Information Block Start

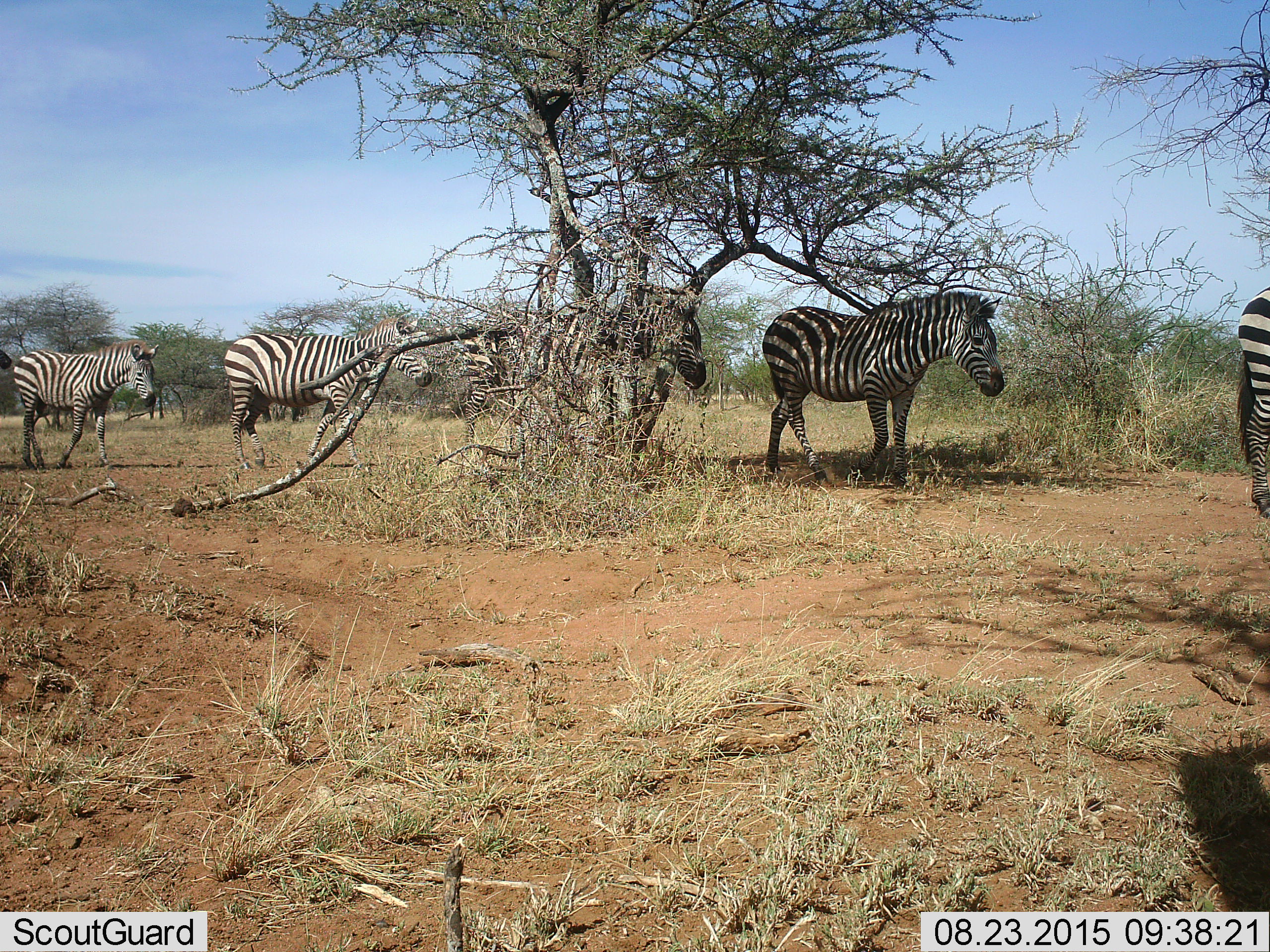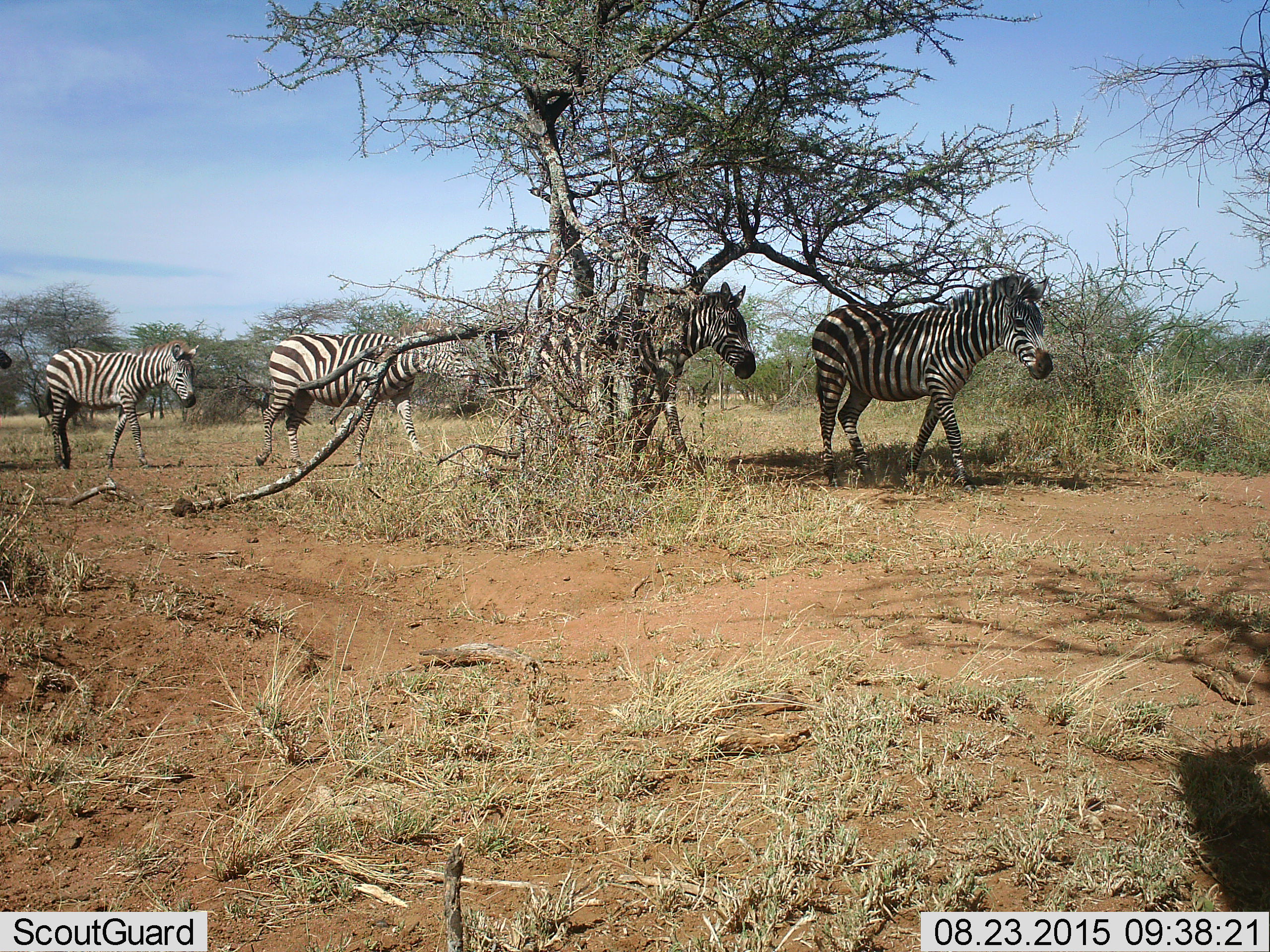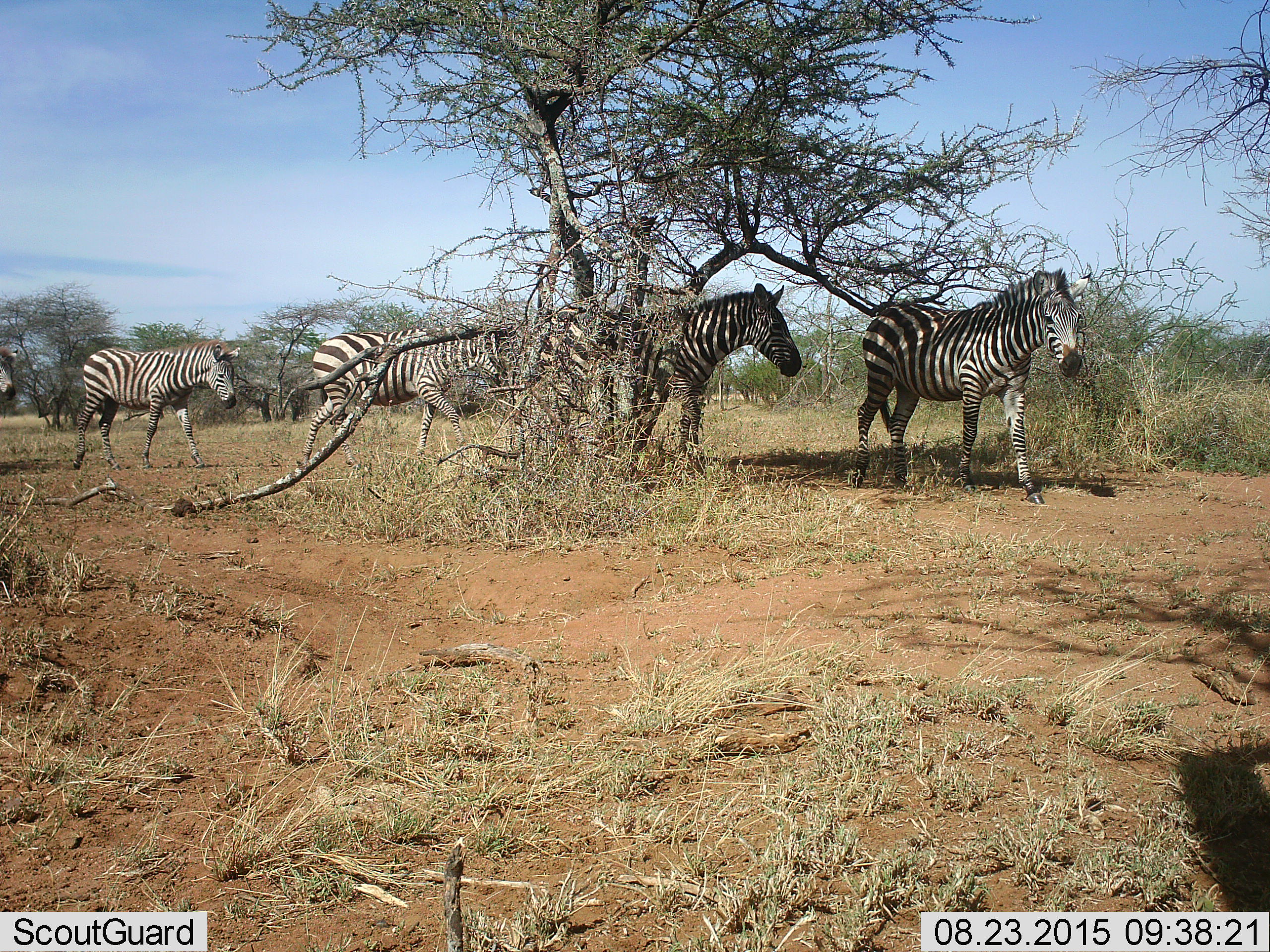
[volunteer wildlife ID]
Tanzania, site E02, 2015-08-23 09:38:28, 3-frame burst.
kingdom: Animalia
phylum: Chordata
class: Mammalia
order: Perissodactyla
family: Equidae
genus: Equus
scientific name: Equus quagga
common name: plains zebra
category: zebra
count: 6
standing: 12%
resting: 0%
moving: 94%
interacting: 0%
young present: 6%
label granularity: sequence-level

Information Block End

[Activity]:
No images belong in the copy. Transcribe every record exactly.

[Response to the exercise]:
[volunteer wildlife ID]
Tanzania, site E02, 2015-08-23 09:38:28, 3-frame burst.
kingdom: Animalia
phylum: Chordata
class: Mammalia
order: Perissodactyla
family: Equidae
genus: Equus
scientific name: Equus quagga
common name: plains zebra
category: zebra
count: 6
standing: 12%
resting: 0%
moving: 94%
interacting: 0%
young present: 6%
label granularity: sequence-level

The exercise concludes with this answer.